For the \(y\)-values,

\[\sum y=5+8+p+7+p+9=29+2p.\]

Also

\[\sum xy=4(5)+5(8)+7p+8(7)+10p+14(9)=242+17p.\]

Now

\[S_{xx}=\sum x^2-\frac{(\sum x)^2}{n}=450-\frac{48^2}{6}=66.\]

And

\[S_{xy}=\sum xy-\frac{(\sum x)(\sum y)}{n}.\]

So

\[S_{xy}=242+17p-\frac{48(29+2p)}{6}.\]

Since \(48/6=8\),

\[S_{xy}=242+17p-8(29+2p)=242+17p-232-16p=10+p.\]

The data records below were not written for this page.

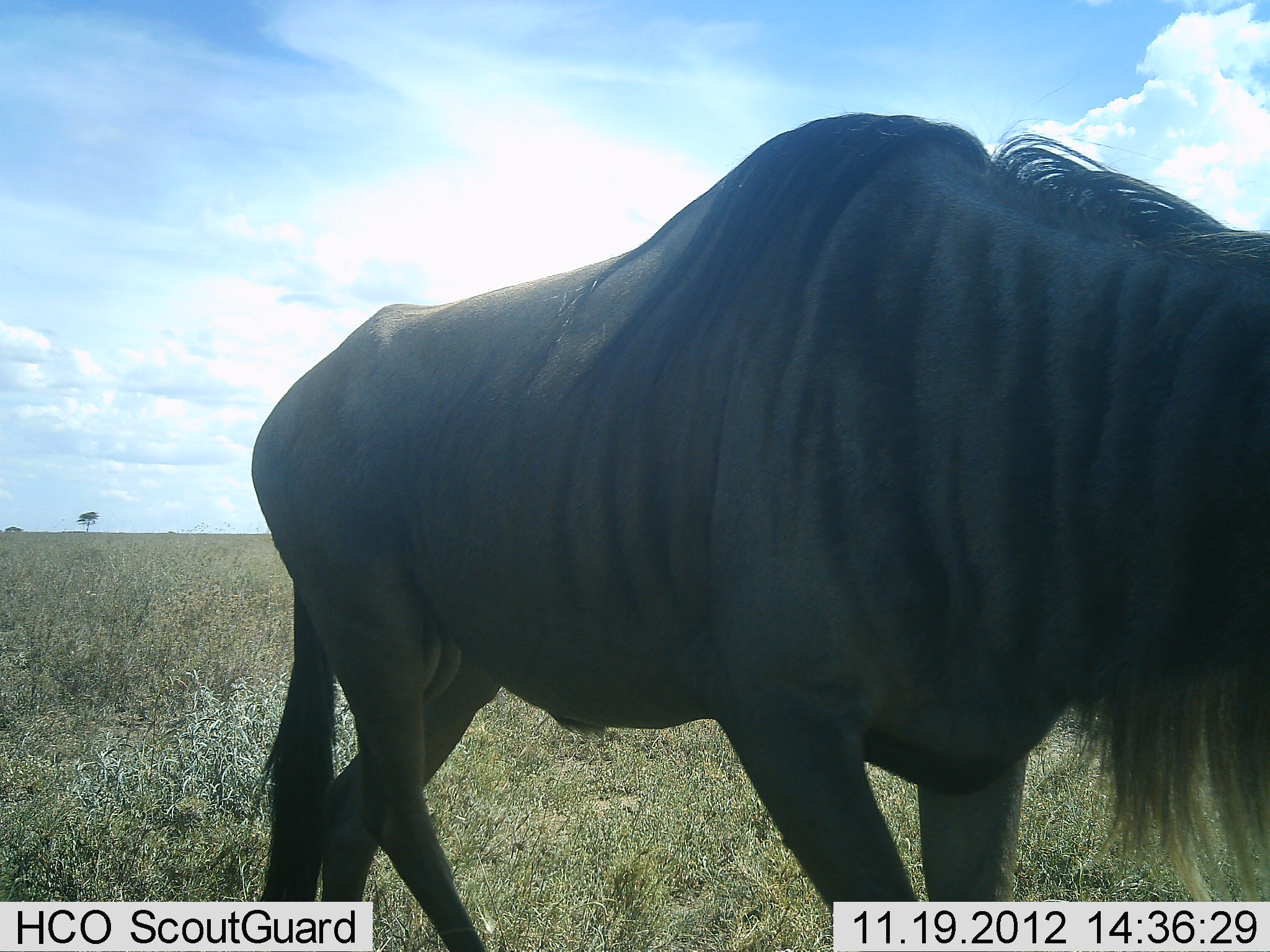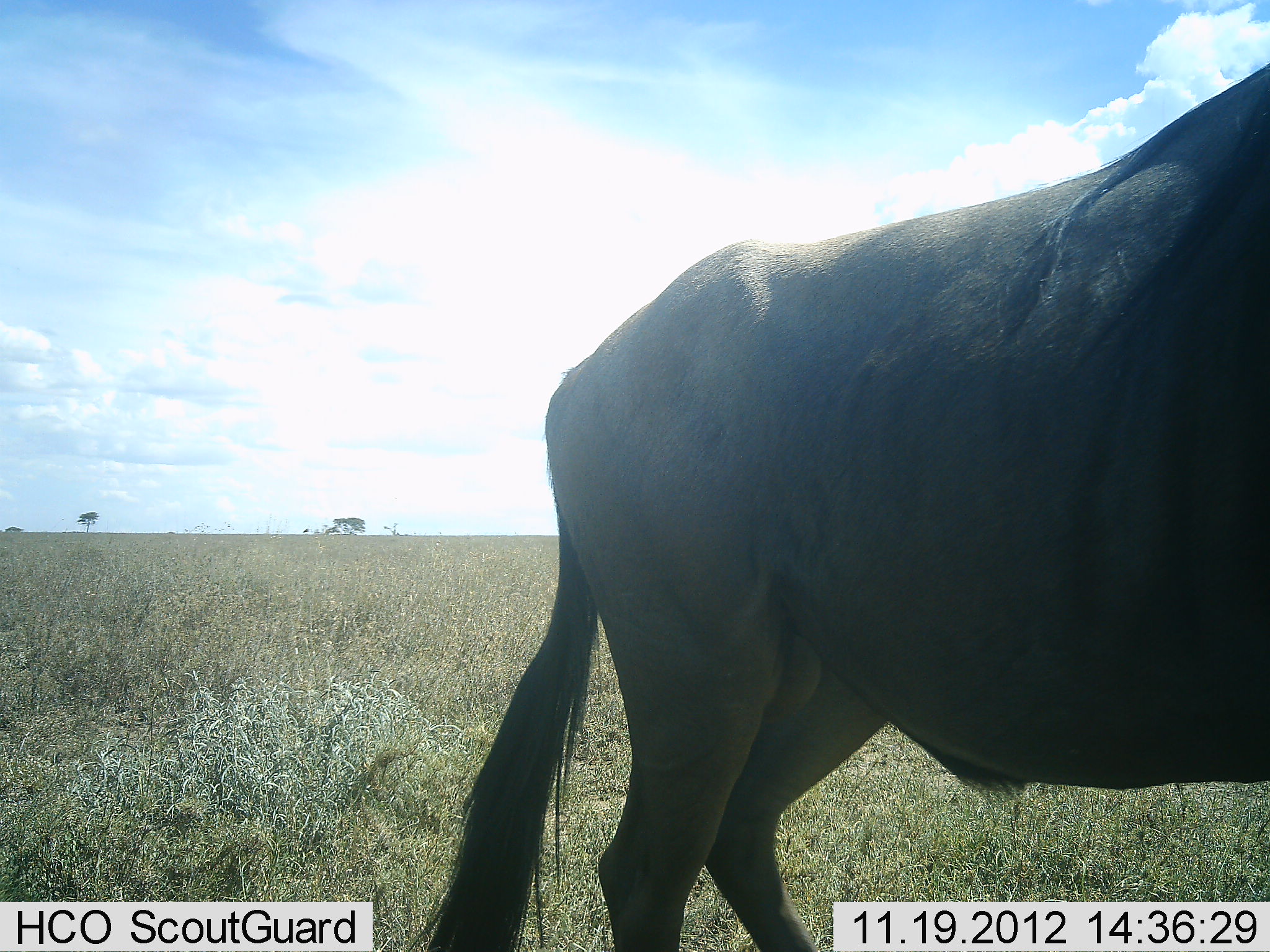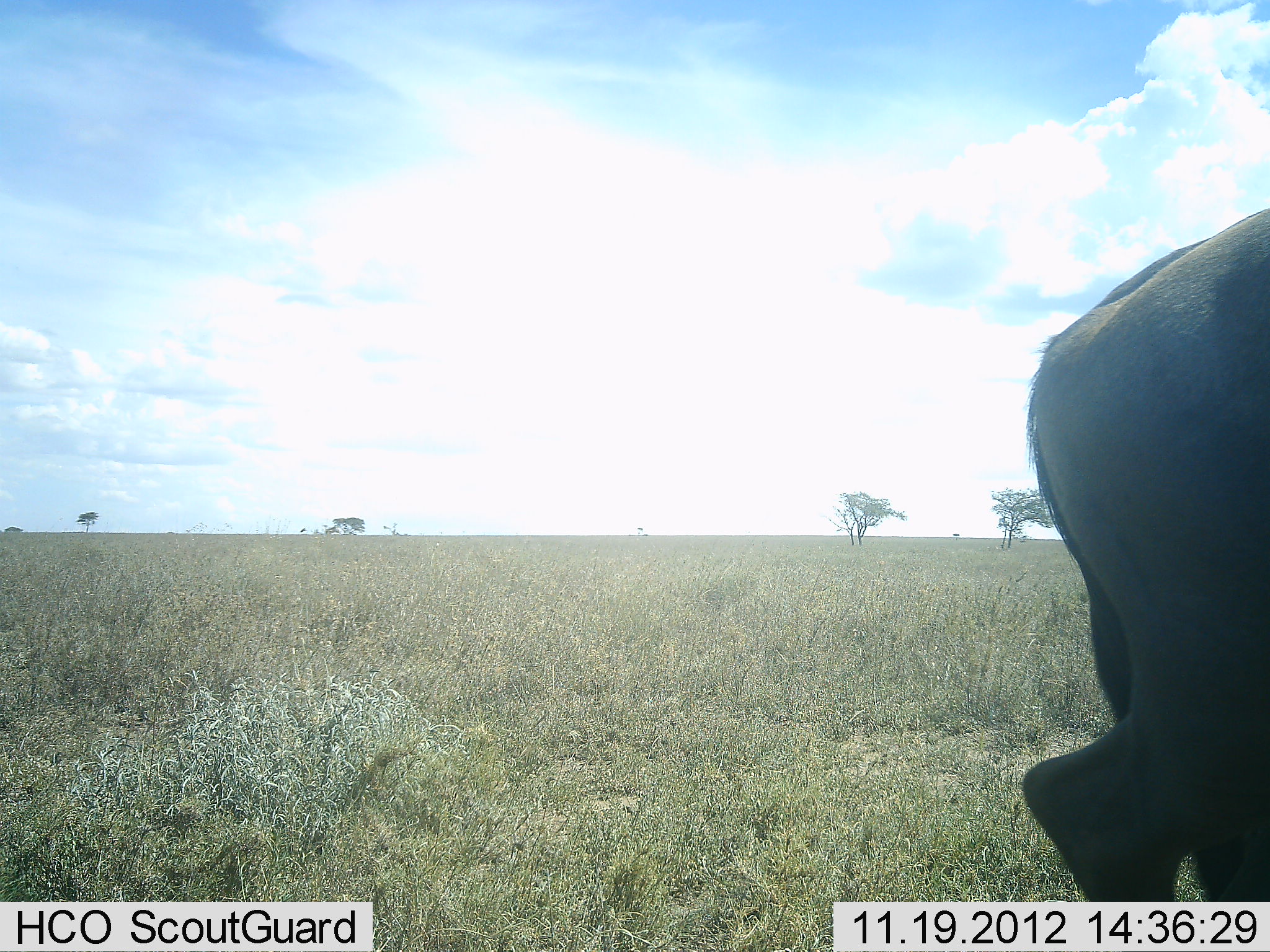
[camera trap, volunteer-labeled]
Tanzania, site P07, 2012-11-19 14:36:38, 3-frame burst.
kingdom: Animalia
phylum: Chordata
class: Mammalia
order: Artiodactyla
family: Bovidae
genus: Connochaetes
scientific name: Connochaetes taurinus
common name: blue wildebeest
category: wildebeest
Wildebeest (blue wildebeest) (Connochaetes taurinus), count 1. Behavior (volunteer vote fractions): standing 10%, resting 0%, moving 80%, interacting 0%. Young present (vote fraction): 0%. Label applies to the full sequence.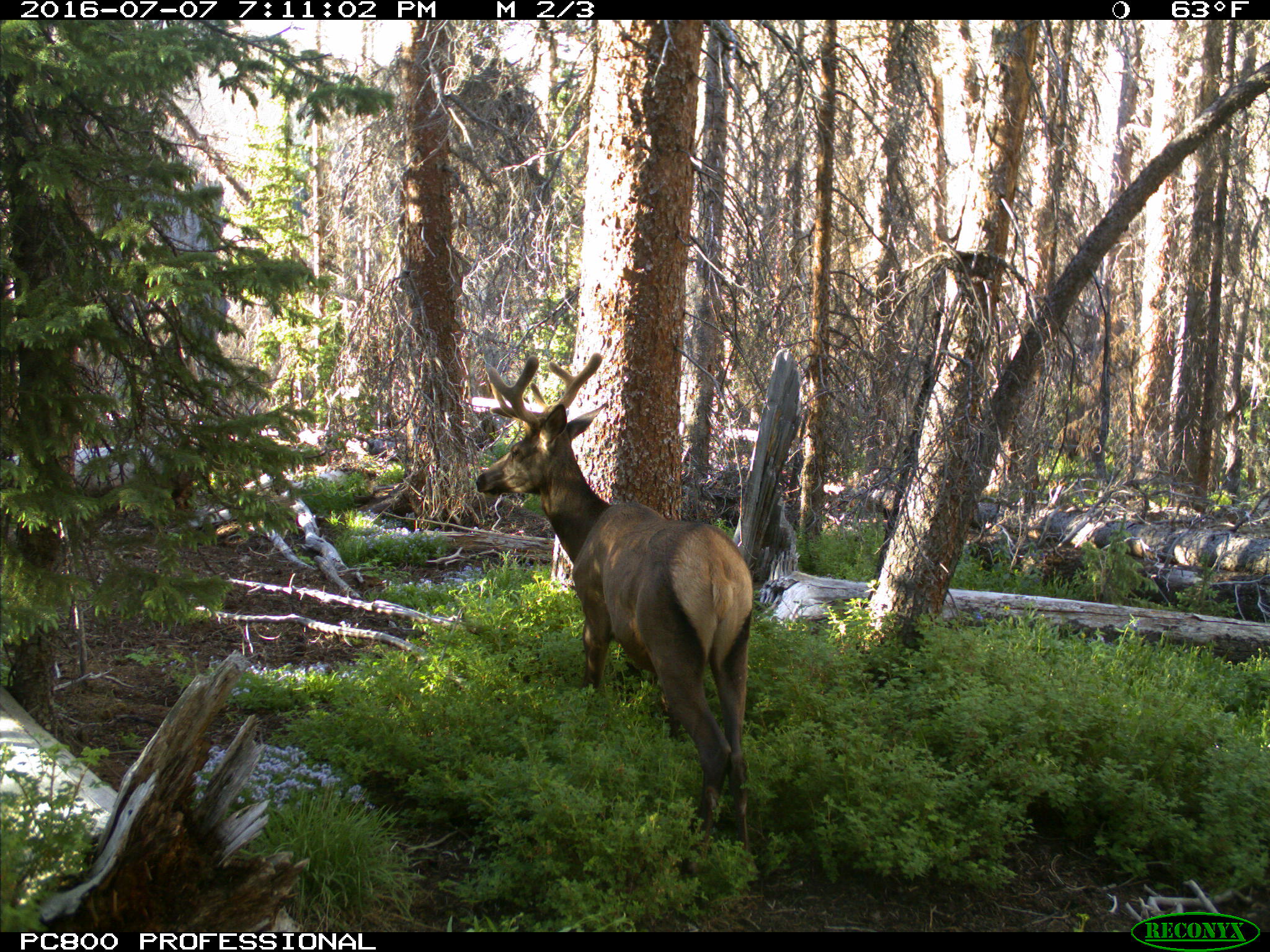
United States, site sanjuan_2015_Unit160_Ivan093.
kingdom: Animalia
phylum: Chordata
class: Mammalia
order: Artiodactyla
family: Cervidae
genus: Cervus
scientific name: Cervus elaphus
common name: red deer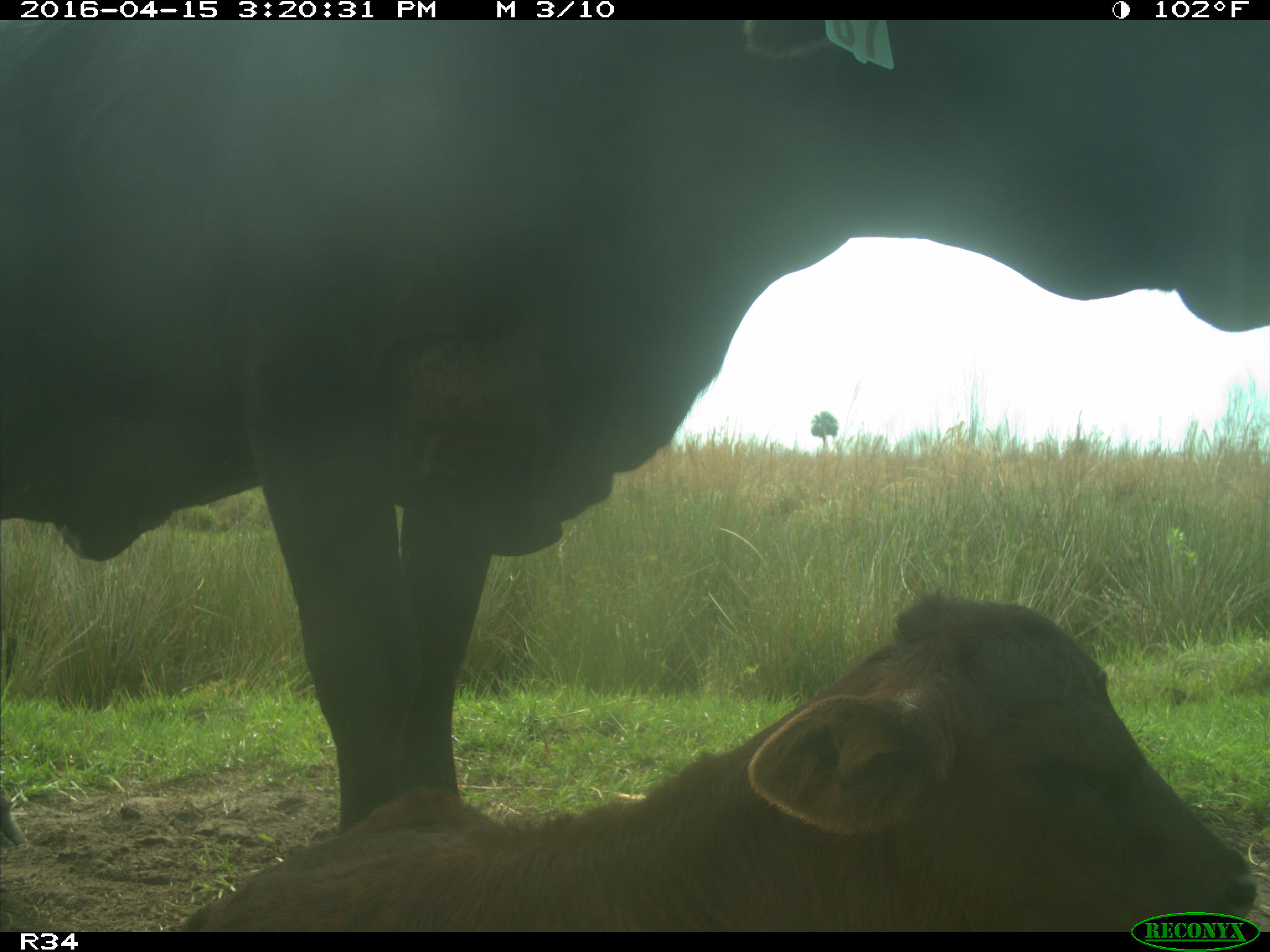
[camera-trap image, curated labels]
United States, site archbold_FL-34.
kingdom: Animalia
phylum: Chordata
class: Mammalia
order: Artiodactyla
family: Bovidae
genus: Bos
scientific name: Bos taurus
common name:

The gradient of the regression line of \(y\) on \(x\) is

\[\frac{S_{xy}}{S_{xx}}.\]

We are given that this gradient is \(0.25\), so

\[0.25=\frac{10+p}{66}.\]

Therefore

\[10+p=16.5,\qquad p=\boxed{6.5}.\]

Now find \(k\). With \(p=6.5\),

\[\bar y=\frac{29+2(6.5)}{6}=\frac{42}{6}=7,\]

and

\[\bar x=\frac{48}{6}=8.\]

The regression line passes through \((\bar x,\bar y)\), so

\[7=0.25(8)+k.\]

Thus

\[7=2+k,\qquad k=\boxed{5}.\]

(ii) With \(p=6.5\),

\[\sum y=42.\]

Also

\[\sum y^2=5^2+8^2+6.5^2+7^2+6.5^2+9^2=303.5.\]

So

\[S_{yy}=303.5-\frac{42^2}{6}=9.5.\]

From part (i),

\[S_{xy}=10+p=16.5,\qquad S_{xx}=66.\]

The product moment correlation coefficient is

\[r=\frac{S_{xy}}{\sqrt{S_{xx}S_{yy}}}.\]

Therefore

\[r=\frac{16.5}{\sqrt{66(9.5)}}=0.659\quad\text{to 3 significant figures}.\]

(iii) Test

\[H_0:\rho=0,\qquad H_1:\rho>0.\]

For \(n=6\), the one-tailed \(5\%\) critical value for the product moment correlation coefficient is

\[0.729.\]

Since

\[0.659<0.729,\]

we do not reject \(H_0\). Therefore there is no evidence of positive correlation between the variables at the \(5\%\) significance level.